WHAT IS ASKED: Pull out every line in the entries below that contains the string "santa". Only matches with the same uppercase and lowercase letters count.

RECORDED INFORMATION:
####

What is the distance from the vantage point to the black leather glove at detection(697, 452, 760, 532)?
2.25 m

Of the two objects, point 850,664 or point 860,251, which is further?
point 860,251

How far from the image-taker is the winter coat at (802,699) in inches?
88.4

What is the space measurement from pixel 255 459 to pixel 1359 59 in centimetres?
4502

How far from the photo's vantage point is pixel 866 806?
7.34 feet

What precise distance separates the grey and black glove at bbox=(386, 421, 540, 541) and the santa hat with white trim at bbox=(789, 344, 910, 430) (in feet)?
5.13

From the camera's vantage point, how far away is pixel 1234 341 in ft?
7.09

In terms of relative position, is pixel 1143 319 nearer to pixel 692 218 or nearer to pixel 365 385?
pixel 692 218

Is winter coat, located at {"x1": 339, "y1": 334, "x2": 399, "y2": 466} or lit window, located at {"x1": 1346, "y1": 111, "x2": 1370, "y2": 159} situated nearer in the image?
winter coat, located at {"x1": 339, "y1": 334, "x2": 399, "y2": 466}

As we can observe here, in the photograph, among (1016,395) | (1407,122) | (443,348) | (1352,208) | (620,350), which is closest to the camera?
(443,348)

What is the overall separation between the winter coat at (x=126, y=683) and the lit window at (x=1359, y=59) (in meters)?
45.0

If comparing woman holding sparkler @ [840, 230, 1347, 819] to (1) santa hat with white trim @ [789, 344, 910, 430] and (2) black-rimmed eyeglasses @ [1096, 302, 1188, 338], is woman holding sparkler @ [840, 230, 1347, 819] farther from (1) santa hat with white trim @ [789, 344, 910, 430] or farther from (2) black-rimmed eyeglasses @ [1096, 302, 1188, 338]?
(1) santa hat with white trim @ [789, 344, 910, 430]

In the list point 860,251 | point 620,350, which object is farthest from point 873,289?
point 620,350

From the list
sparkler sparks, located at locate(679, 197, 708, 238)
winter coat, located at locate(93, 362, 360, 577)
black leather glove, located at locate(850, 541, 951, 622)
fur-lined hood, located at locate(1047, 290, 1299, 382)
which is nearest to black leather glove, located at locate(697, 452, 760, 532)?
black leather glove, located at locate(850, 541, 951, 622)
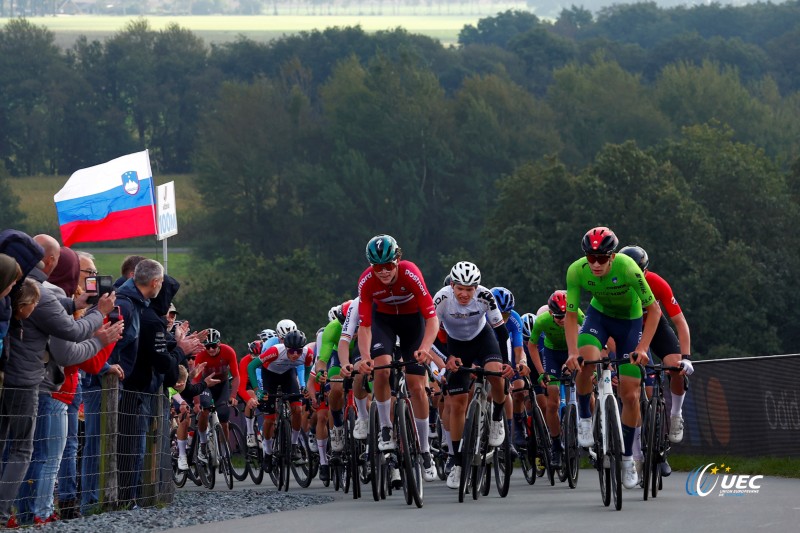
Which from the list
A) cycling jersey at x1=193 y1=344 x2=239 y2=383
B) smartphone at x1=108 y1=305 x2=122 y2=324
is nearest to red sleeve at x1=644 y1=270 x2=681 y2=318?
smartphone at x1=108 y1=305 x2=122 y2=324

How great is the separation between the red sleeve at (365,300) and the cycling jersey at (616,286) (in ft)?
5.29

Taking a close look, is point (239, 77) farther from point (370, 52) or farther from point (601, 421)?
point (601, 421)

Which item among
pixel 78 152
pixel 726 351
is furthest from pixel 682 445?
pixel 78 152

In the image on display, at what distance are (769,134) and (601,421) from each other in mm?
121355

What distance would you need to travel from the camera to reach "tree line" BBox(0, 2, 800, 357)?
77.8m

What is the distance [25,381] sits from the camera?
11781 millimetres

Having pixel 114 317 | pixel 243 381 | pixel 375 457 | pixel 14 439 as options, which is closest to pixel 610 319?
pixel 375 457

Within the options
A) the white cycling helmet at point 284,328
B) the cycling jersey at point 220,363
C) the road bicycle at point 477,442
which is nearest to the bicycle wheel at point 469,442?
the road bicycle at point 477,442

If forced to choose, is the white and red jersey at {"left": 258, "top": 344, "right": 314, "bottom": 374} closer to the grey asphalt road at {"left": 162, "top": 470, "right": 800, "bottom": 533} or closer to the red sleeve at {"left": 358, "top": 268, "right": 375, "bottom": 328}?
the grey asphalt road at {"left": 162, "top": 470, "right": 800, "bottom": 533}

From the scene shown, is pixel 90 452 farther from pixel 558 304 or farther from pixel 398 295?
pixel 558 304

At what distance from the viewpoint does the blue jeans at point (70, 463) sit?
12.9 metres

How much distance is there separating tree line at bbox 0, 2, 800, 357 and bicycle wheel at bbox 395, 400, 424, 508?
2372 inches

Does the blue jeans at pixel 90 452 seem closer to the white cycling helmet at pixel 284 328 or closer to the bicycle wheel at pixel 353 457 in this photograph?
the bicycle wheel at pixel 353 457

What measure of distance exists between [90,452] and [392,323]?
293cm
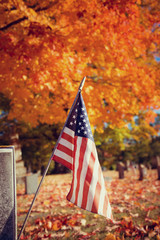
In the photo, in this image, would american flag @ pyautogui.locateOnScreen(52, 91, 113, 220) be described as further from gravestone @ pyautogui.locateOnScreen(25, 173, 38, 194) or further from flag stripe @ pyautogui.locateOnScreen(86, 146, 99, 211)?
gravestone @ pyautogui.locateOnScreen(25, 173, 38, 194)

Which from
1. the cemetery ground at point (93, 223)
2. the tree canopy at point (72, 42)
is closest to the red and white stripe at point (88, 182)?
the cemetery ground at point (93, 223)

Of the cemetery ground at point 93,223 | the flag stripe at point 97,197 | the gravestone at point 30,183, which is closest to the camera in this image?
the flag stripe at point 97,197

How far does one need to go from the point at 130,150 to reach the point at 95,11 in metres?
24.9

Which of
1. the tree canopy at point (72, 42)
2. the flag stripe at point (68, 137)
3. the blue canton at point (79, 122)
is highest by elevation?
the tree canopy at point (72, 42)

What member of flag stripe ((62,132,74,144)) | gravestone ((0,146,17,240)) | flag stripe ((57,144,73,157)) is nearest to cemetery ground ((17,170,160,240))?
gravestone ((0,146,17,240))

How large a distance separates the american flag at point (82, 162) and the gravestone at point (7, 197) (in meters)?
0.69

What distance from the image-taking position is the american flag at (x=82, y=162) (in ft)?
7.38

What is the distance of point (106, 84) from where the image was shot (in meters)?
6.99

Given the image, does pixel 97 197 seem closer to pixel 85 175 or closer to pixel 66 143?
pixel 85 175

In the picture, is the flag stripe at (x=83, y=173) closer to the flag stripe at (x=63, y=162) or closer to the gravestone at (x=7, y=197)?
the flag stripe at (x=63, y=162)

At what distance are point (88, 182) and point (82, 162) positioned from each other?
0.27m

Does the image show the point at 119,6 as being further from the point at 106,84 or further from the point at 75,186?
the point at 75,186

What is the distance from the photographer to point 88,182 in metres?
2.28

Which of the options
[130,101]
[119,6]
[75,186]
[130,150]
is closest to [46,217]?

####

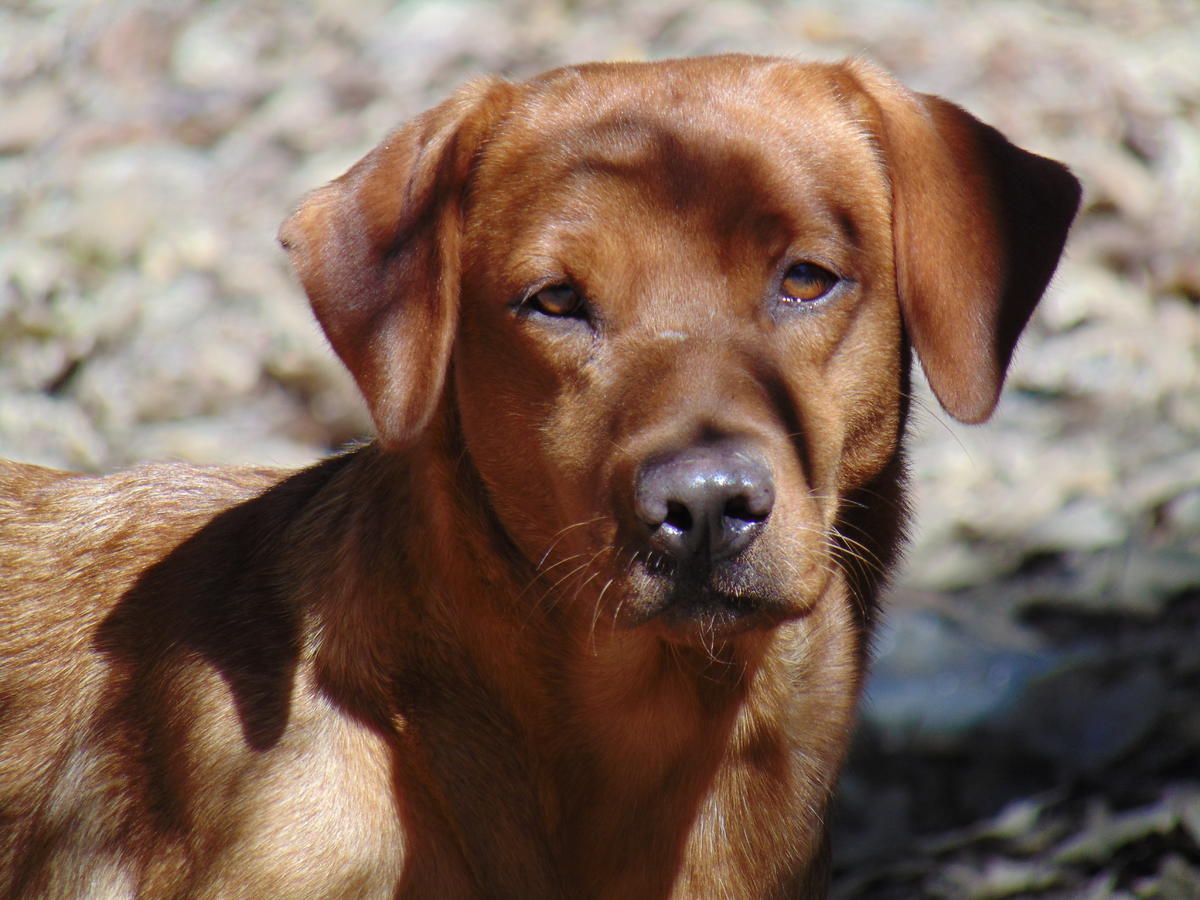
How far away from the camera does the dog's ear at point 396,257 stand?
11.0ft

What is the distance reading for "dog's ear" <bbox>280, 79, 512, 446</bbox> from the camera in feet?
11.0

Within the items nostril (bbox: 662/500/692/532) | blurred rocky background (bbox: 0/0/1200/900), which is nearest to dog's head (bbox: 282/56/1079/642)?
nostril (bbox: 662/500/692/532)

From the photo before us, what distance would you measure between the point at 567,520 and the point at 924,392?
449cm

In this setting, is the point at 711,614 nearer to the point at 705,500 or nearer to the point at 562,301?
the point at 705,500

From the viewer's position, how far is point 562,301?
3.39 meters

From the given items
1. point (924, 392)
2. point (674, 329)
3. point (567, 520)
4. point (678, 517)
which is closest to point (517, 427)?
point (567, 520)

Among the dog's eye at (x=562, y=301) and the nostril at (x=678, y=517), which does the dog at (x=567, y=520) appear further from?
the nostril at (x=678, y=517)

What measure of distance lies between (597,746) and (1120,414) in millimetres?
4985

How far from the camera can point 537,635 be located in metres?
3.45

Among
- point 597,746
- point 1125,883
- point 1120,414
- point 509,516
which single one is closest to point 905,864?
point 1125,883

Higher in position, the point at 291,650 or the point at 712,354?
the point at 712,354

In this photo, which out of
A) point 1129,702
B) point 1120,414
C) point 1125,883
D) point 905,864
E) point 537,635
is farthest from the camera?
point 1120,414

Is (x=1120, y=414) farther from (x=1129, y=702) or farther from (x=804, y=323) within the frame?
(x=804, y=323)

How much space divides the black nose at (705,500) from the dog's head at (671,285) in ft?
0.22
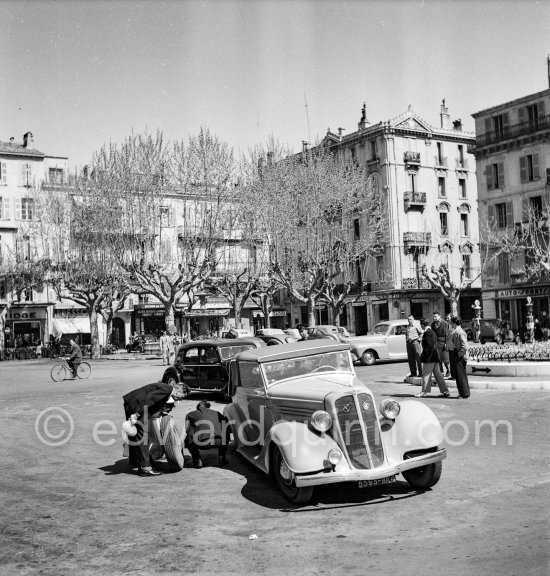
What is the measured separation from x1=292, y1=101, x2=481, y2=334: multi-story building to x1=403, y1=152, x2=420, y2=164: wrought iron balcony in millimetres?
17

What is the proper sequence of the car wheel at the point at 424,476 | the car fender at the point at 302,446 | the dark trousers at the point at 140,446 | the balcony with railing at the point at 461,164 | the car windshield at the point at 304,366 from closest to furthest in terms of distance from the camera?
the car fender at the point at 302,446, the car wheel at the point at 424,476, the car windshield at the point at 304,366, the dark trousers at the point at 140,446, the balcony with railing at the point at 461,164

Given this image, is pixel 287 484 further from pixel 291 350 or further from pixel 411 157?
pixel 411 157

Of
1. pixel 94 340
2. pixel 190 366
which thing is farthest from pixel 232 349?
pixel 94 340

####

OUTPUT BELOW:
What precise distance separates the grey and black glove at bbox=(386, 421, 540, 541) and the santa hat with white trim at bbox=(789, 344, 910, 430) (in feet)?
If comparing woman holding sparkler @ [840, 230, 1347, 819] to (1) santa hat with white trim @ [789, 344, 910, 430] and (2) black-rimmed eyeglasses @ [1096, 302, 1188, 338], is woman holding sparkler @ [840, 230, 1347, 819] farther from (1) santa hat with white trim @ [789, 344, 910, 430] or farther from (2) black-rimmed eyeglasses @ [1096, 302, 1188, 338]?
(1) santa hat with white trim @ [789, 344, 910, 430]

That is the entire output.